Ini salah, ini sudah melewati batas perkerjaan ku.

Karya ini diterbitkan atas izin NovelToon Sansus, isi konten hanyalah pandangan pribadi pembuatnya, tidak mewakili NovelToon sendiri

Pendarahan

Aku tidak mengingat apa yang terjadi sebelumnya, hal yang terakhir aku ingat adalah diri ku yang terduduk di sofa milik Om Javar yang ada di rumah nya dengan rasa sakit di perut yang teramat sangat. Namun, saat aku membuka mata hal pertama yang aku lihat adalah ruangan yang didominasi oleh warna putih dan bau obat-obatan khas rumah sakit, sesuai dugaan ku jika aku sedang terbaring di ranjang rumah sakit.

Kepala ku masih cukup pening, tapi aku langsung menyentuh perut ku untuk memastikan bahwa 'dia' baik-baik saja walaupun belum terasa kehadiran nya. Aku menghela nafas lega, karena merasa 'dia' masih baik-baik saja disana, tapi kenapa aku bisa ada disini?

Saat di kepala ku muncul pertanyaan itu, di saat itu juga pintu kamar rawat ku terbuka dan dapat aku lihat lelaki yang notabene Ayah dari anak ini sedang berdiri di ambang pintu kemudian berjalan ke arah ku. Aku langsung memalingkan wajah karena malas melihatnya, dia adalah penyebab aku ada disini meskipun aku belum tahu pasti apa yang terjadi pada ku.

"Kamu udah sadar?" Pertanyaan itu datang dari mulut milik nya.

Aku tidak menjawab, berusaha menghiraukannya dan lebih memilih untuk kembali memejamkan mata dari harus melihat dia ada di hadapan ku.

"Apa masih ada yang sakit? Atau kamu butuh sesuatu? Tolong jawab, jangan diamkan saya."

"Ck, aku gak kenapa-kenapa."

"Gak kenapa-kenapa tapi bisa sampe pingsan dan keluar darah kayak tadi?"

"Huh? Keluar darah? Aku kenapa?! 'dia' baik-baik aja kan?"

"Tenang dulu, tanya nya satu-satu. Tadi katanya gak kenapa-kenapa."

"Ish gak tau deh, aku males sama Om. Udah sana keluar."

"Yakin gak mau tau kamu kenapa?"

"Aku bisa tanya sendiri nanti ke perawatan."

"Nanti saya suruh perawatnya gak kasih tau ke kamu."

"Mau Om apa sih?!" Karena sudah terlanjur kesal, aku pun menaikan suara ku.

"Shutt.. ini rumah sakit, gak boleh berisik."

"Lagian Om sih."

"Kamu tadi pendarahan." Sontak saja suara dari nya langsung membuat ku menatap kepada nya dengan tatapan terkejut.

"A-apa? Tapi 'dia' gak kenapa-kenapa kan Om?"
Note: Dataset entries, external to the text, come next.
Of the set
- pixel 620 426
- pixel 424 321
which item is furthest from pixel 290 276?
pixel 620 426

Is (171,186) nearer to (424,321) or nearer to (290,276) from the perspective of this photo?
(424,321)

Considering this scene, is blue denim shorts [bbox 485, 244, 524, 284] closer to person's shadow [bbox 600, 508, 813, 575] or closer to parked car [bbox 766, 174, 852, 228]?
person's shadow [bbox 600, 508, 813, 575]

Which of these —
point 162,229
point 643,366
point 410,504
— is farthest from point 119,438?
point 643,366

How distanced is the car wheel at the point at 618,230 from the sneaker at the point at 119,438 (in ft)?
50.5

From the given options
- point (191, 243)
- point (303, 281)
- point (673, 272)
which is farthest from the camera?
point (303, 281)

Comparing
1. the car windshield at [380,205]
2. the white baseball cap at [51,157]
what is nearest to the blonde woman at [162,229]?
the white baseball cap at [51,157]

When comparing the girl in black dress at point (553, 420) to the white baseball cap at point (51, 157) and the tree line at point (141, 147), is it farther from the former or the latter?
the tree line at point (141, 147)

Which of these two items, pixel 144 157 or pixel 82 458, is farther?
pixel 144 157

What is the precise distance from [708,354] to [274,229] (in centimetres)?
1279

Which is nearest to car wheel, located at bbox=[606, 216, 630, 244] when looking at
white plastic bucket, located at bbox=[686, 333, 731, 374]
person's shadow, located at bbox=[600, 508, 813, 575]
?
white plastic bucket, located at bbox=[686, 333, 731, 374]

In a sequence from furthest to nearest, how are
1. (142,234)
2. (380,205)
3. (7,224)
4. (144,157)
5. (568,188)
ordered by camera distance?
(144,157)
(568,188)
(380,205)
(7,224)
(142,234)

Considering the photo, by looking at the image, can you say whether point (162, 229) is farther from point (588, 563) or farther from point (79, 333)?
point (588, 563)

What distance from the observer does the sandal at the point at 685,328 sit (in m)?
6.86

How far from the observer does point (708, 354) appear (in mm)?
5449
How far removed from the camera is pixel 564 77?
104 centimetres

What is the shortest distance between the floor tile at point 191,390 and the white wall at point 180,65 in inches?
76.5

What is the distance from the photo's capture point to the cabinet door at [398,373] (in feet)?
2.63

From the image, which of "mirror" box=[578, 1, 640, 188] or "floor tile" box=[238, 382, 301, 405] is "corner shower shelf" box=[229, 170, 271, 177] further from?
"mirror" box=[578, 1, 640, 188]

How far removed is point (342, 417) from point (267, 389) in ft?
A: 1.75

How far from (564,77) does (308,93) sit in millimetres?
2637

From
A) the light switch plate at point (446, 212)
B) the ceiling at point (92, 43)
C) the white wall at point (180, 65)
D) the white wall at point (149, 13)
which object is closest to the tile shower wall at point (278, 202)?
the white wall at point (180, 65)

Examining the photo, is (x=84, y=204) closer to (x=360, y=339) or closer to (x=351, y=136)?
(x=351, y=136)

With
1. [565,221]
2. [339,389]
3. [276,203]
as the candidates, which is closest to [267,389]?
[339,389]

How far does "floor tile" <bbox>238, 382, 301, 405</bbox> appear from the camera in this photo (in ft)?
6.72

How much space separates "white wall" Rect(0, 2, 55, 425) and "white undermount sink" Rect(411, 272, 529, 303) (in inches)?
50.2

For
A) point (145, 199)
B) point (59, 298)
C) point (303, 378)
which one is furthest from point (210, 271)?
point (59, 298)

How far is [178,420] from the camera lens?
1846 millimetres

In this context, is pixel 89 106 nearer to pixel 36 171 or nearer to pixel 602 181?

"Tadi dokter bilang kalau 'dia' gak kenapa-kenapa. Tapi kamu harus memperhatikan kesehatan kamu dan juga 'anak kita', jaga pola makan dan jangan terlalu kecapekan." Jelas nya kepada ku.

Sekali lagi aku menghela nafas lega, memang akhir-akhir ini waktu makan ku tidak teratur, makan pun hanya makanan seadanya atau makanan instan, ditambah dengan aku bekerja yang menjadi penyebab aku kecapekan, tapi mau gimana lagi itu semua agar aku tetap bisa hidup.

Wajah ku mendadak lesu, mengingat kehidupan ku beberapa hari yang lalu, hal itu tentu saja didasari oleh seorang lelaki yang ada di depan ku.

"Kamu kenapa? Ada yang sakit lagi?"

"Aku gak kenapa-kenapa, Om boleh keluar dari sini. Aku lagi pengen sendiri."

"Saya tetap disini." Katanya mutlak yang tidak bisa aku bantah.

Bodo amat dengan keberadaan nya di kamar rawat ini, tapi aku hanya sedang ingin menangis sekarang, entah kenapa sejak masa kehamilan emosi ku menjadi tidak stabil.

Tidak terasa air mata ku meluncur begitu saja membasahi pipi ku dan rasa sesak di dada ku membuat ku sesenggukan dan hal itu tentu saja mengundang perhatian dari lelaki yang baru saja duduk di sofa yang ada di kamar rawat itu, dia langsung bangkit dan menghampiri ku.

"Hiks hiks.. hikss hiks." Aku menutup wajah ku dengan kedua telapak tangan ku, air mata terus saja keluar dari mata ku.

Dapat aku rasakan lelaki itu lebih mendekat ke arah ku dan kemudian tubuh ku dibawa ke dalam pelukan nya. Aku tidak berusaha melepaskan diri karena memang sekarang ini yang aku inginkan hanya melepaskan emosi ku dengan cara menangis, dalam pelukan nya aku dapat merasakan tepukan pelan tangan nya di bahu ku, berusaha menenangkan.

Setelah dirasa cukup untuk aku menangis, aku pun melepaskan diri dari pelukan dan berusaha untuk duduk dengan benar meskipun masih harus dibantu oleh nya, akibat menangis tadi aku merasakan haus tapi dikarenakan gelas yang berisi minuman tidak bisa aku jangkau dengan sendiri mau tidak mau aku meminta bantuan nya untuk mengambil air minum itu.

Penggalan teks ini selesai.